■ **Fragmento de texto**:
+===+
La fotografía tiende inconscientemente a convertir los logros de un
autor en normas establecidas para los demás tal como si el paisaje de hoy, de
este ahora incierto, tuviera que ser visto con los ojos de los grandes
paisajistas de ayer sin pensar que ya el paisaje original ha sido mancillado.
El principio estético de volver a los inicios consiste entonces en lograr
captar lo que no había sido captado, aquello que escapó a quienes redujeron la
tarea de ver al acto de registrar mecánicamente un hecho, a quienes falsearon el
resplandor del espectro para impostar un efecto supuestamente vanguardista. ¿No
había que sobrepasar los límites de la vista? ¿No era necesario ver algo más
que lo que ven los ojos? O sea documentar lo que no vemos, acercarnos a nuestro
espectro y hacerlo familiar.
Ver es en el caso de estas fotografías y de estos textos acercarse a
lo inquietante que puede estar disimulado en la más anodina de las diarias
circunstancias, a ras de la oculta realidad de los caminos que certifican
nuestros olvidados pies. ¿Qué se esconde detrás de una sombra? Seguramente
tuvimos temor de detenernos y hacer la pregunta por temor a abandonar el lastre
somnoliento de nuestras costumbres, pero la pregunta sigue ahí. Y el fantasma
que nos habita se siente despreciado y en el momento menos pensado nos hará la
zancadilla para que nos desmoronemos.
+===+
■ **Consigna escrita A**: Reescribe el tramo del texto sobre la fotografía que va desde "El principio estético" hasta "y hacerlo familiar.", cambiando "vanguardista" por "novedoso".
■ **Consigna escrita B**: Traduce al inglés esta oración del texto sobre la fotografía: "Y el fantasma que nos habita se siente despreciado y en el momento menos pensado nos hará la zancadilla para que nos desmoronemos."
■ **Consigna escrita C**: Prolonga el texto sobre la fotografía y el acto de ver a partir de su última oración.

■ **Información extraída**:
+===+
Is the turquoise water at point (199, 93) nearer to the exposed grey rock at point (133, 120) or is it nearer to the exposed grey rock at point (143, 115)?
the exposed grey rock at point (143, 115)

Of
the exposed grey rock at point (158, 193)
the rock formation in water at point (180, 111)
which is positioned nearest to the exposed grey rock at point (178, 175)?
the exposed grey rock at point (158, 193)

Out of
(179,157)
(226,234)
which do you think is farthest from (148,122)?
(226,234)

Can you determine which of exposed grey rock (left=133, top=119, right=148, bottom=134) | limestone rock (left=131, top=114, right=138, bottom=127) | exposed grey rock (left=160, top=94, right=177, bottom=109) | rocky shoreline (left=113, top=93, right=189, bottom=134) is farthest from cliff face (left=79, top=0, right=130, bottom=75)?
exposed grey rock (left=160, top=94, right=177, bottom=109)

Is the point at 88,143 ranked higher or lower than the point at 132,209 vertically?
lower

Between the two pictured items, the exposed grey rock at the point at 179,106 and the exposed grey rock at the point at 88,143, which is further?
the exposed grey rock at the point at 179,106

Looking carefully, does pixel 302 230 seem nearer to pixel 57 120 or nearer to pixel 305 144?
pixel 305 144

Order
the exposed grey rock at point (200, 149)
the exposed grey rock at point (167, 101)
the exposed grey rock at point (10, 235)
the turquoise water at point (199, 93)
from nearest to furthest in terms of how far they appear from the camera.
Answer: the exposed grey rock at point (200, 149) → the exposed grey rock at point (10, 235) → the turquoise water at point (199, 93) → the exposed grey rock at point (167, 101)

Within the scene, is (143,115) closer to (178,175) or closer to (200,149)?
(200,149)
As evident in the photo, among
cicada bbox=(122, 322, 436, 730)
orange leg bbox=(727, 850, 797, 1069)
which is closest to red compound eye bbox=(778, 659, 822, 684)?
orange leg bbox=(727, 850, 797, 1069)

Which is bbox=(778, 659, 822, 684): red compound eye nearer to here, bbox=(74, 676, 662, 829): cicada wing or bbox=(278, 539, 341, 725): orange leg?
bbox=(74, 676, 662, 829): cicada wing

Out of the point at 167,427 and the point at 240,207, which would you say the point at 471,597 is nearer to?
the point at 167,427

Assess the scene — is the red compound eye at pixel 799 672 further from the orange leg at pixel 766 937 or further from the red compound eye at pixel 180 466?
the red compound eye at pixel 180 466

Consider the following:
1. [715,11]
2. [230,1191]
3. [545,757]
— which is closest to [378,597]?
+===+
■ **Resultado del ejercicio A**:
El principio estético de volver a los inicios consiste entonces en lograr
captar lo que no había sido captado, aquello que escapó a quienes redujeron la
tarea de ver al acto de registrar mecánicamente un hecho, a quienes falsearon el
resplandor del espectro para impostar un efecto supuestamente novedoso. ¿No
había que sobrepasar los límites de la vista? ¿No era necesario ver algo más
que lo que ven los ojos? O sea documentar lo que no vemos, acercarnos a nuestro
espectro y hacerlo familiar.

■ **Resultado del ejercicio B**: And the ghost that dwells within us feels scorned, and when we least expect it, it will trip us up so that we collapse.

■ **Resultado del ejercicio C**:
Esta es la enseñanza de Raymond Queneau, del ojo vertiginoso de Perec
¿qué se esconde detrás de la repetición compulsiva de la misma palabra, qué territorio
impensado del texto se inaugura a partir de la supresión de la misma letra en
todas las palabras? Como Sophie Calle deberemos un día continuar tras los pasos
de ese personaje que cruza el parque y nos llevará hasta el encuentro en otra
ciudad con el asesino que desconoce todavía su tarea. Para llegar a este
espacio de la indagación donde la hipótesis se impone a la antropología y a las
obviedades de la lingüística se necesita de un don especial: inteligencia y
sensibilidad. Y de esto se trata en un libro que sólo aspira a ser descubierto
por quienes no han sido cegados por las obviedades crasas de la ignorancia
posmoderna. ¿Seremos capaces de dar el paso a un lado para sumergirnos llenos
de escalofrío en el reino de lo indeterminado?